# Task
Output every one of the following rows word for word, leaving out the pictures.

— Begin Dataset content —

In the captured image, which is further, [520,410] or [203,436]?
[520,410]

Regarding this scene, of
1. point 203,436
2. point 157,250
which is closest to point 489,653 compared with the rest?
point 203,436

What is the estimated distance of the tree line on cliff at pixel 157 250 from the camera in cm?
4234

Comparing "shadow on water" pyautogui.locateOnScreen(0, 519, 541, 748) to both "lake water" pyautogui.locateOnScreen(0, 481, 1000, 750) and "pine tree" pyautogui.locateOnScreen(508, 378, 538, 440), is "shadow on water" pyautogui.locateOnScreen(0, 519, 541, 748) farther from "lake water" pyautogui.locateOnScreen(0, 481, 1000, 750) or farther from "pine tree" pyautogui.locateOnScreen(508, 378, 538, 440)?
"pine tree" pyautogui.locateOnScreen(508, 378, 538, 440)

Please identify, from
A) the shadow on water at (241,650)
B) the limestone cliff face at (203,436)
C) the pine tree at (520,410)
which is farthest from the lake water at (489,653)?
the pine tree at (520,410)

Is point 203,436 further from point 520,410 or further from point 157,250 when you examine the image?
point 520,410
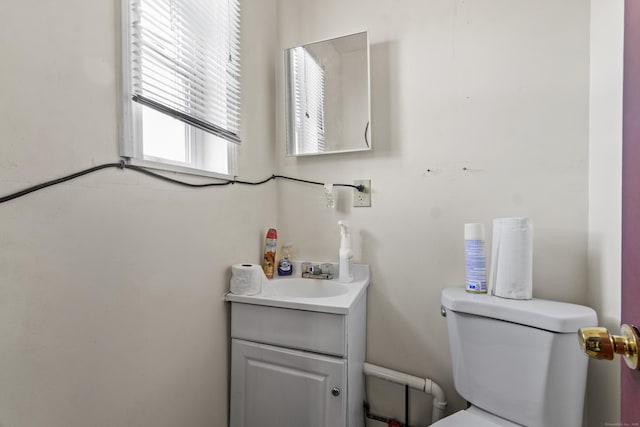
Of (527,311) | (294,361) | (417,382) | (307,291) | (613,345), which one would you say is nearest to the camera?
(613,345)

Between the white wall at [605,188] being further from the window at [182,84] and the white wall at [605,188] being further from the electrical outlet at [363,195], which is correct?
the window at [182,84]

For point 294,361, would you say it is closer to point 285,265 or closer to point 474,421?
point 285,265

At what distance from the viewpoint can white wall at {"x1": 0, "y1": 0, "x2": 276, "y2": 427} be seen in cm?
55

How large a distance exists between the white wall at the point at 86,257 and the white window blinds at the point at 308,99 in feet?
2.08

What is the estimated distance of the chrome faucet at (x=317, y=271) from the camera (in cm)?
135

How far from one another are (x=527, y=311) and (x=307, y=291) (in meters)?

— End Dataset content —

# Finished exercise
In the captured image, which is further, [520,410] or [203,436]?
[520,410]

Regarding this scene, of
1. point 203,436
2. point 157,250
which is closest to point 489,653 compared with the rest?
point 203,436

What is the estimated distance of the tree line on cliff at pixel 157 250 from the camera in cm?
4234

Comparing "shadow on water" pyautogui.locateOnScreen(0, 519, 541, 748) to both "lake water" pyautogui.locateOnScreen(0, 481, 1000, 750) and "pine tree" pyautogui.locateOnScreen(508, 378, 538, 440), is "shadow on water" pyautogui.locateOnScreen(0, 519, 541, 748) farther from "lake water" pyautogui.locateOnScreen(0, 481, 1000, 750) or farther from "pine tree" pyautogui.locateOnScreen(508, 378, 538, 440)?
"pine tree" pyautogui.locateOnScreen(508, 378, 538, 440)

Please identify, from
A) the shadow on water at (241,650)
B) the limestone cliff face at (203,436)
C) the pine tree at (520,410)
which is farthest from the lake water at (489,653)?
the pine tree at (520,410)

Is point 203,436 further from point 520,410 or further from point 157,250 when you examine the image?
point 520,410
Of (527,311) | (294,361) | (417,382) | (307,291) | (613,345), which one would you say is nearest to the camera?
(613,345)

Between the white wall at [605,188] being further from the window at [182,84] and the white wall at [605,188] being further from the electrical outlet at [363,195], which is correct?
the window at [182,84]

For point 294,361, would you say it is closer to point 285,265 or closer to point 474,421?
point 285,265

At what distance from the viewpoint can white wall at {"x1": 0, "y1": 0, "x2": 276, "y2": 427} be seen in cm?
55

How large a distance exists between the white wall at the point at 86,257 and the white window blinds at the point at 308,99 in feet?
2.08

What is the estimated distance of the chrome faucet at (x=317, y=271) from the camera (in cm)?
135

How far from one another are (x=527, y=311) and (x=307, y=291) (in meters)?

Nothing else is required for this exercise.